Five: However, mistakes do happen. DNA is not completely goof-proof in


the way Mackay would have us believe. Replication of the strands can
never be perfect. A triplet may be cut here; a nucleotide may be switched
there. The changes that do occur in the genetic code are called mutations.

Six: This kind of mutation isn’t all there is to evolution. Sexual


reproduction speeds up evolutionary change enormously. It does so by
allowing cross over of segments of DNA into new sets during meiosis (cell
division producing sex cells with half as many chromosomes as normal).
You are not only a new combination of genes contributed by both of your
parents; you are in a sense genetically engineered by the meiotic breaking
apart of your parents’ gene segments into new patterns. Some geneticists
argue that cross over had a much more profound impact historically than
mutation did in the revving up of the engine of biological evolution.

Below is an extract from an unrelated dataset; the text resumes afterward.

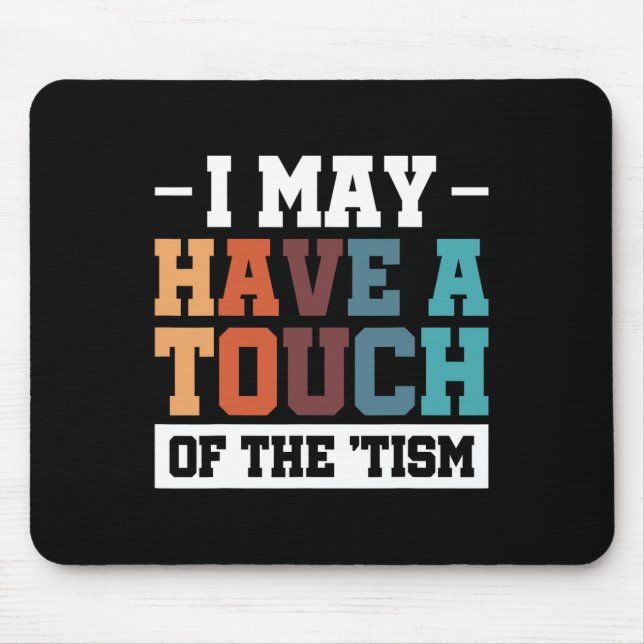 Mousepad Eu Posso Ter Um Toque De Tismo 3 (Frente)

“The main reason for controversy had nothing to do with science at all
but the way people wanted to live. As Harvard Professor Stephen
Gould said, ‘Now that we know we are not made in anybody’s image, we
are free to do whatever we wish.’ If you want to understand the
increase in discipline problems—there it is.”

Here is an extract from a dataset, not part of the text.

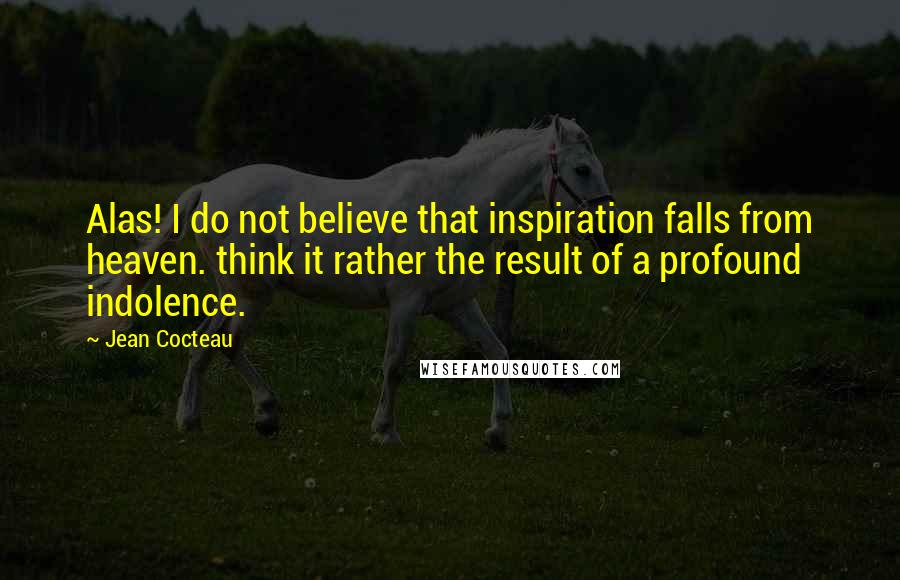 Jean Cocteau Quotes: Alas! I do not believe that inspiration falls from heaven. think it rather the result of a profound indolence.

I have no idea if Gould actually said these words Mackay attributes to him.
All I can say is that we humans have always been free to do whatever we
wished—and free to face the consequences. Cause and effect have always
ruled our lives, religion or no religion.

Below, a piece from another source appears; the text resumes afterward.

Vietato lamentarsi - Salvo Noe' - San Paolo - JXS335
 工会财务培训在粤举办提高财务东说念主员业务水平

“The issue of the origin of life is not one you can keep in science. It is all
about how we want the next generation to live. If you want to teach
them to believe all men have evolved with no inalienable rights, then
teach them evolution only.”

Moral systems may be rocked by scientific discoveries. They may even be


amended permanently. But they can never be overturned or obliterated. We
are moral beings, not because we believe or don’t believe in a god. We are
moral beings because our ancestors for thousands of generations had to
create and sustain moral systems in order to survive. Our languages, our
customs, our laws are built upon these ancient strata of historical moral
systems.

If we believe that we have inalienable rights, it is because we have


discovered that these rights are desperately needed in order for us to live
together in reasonably coherent and orderly ways. It means that the bullies
and the tyrants of old have become far too destructive to be tolerated. The
20th century saw the slaughter of millions of people. How can we avoid this
in the future? By banning the teaching of evolution? I would hardly think
so.

Some societies happened to be structured in ways that make such


devastation far less likely than in other societies. These societies remain
open to new ideas and new ways, and yet not so open as to let just any
young whippersnapper of an idea sway them. They ruthlessly test new ideas
in a vast metaphorical arena known as the marketplace of ideas. These
churning internal societal processes of creative destruction, so much more
invigorating and benevolent than those imposed by emperors and kings, this
furious ‘natural’ selection of ideas, this life’s breathe of truly free societies,
this is what we call cultural evolution. And, we value it for the same reasons
we value the biological kind.

Mackay is wrong, profoundly wrong about evolution. Evolution is the


natural unfolding of the universe. It is not at all immoral. Neither is it
progress by command, although it does tend to generate self-organizing
systems of growing complexity. Particles into atoms. Atoms into
molecules. Molecules into stars, planets, and life. Life into thought, poetry
and song. Ideas into vast arrays of ordered matter and energy, and
profoundly human mindfulness, understanding and joy.

What is the universe? It is emergence.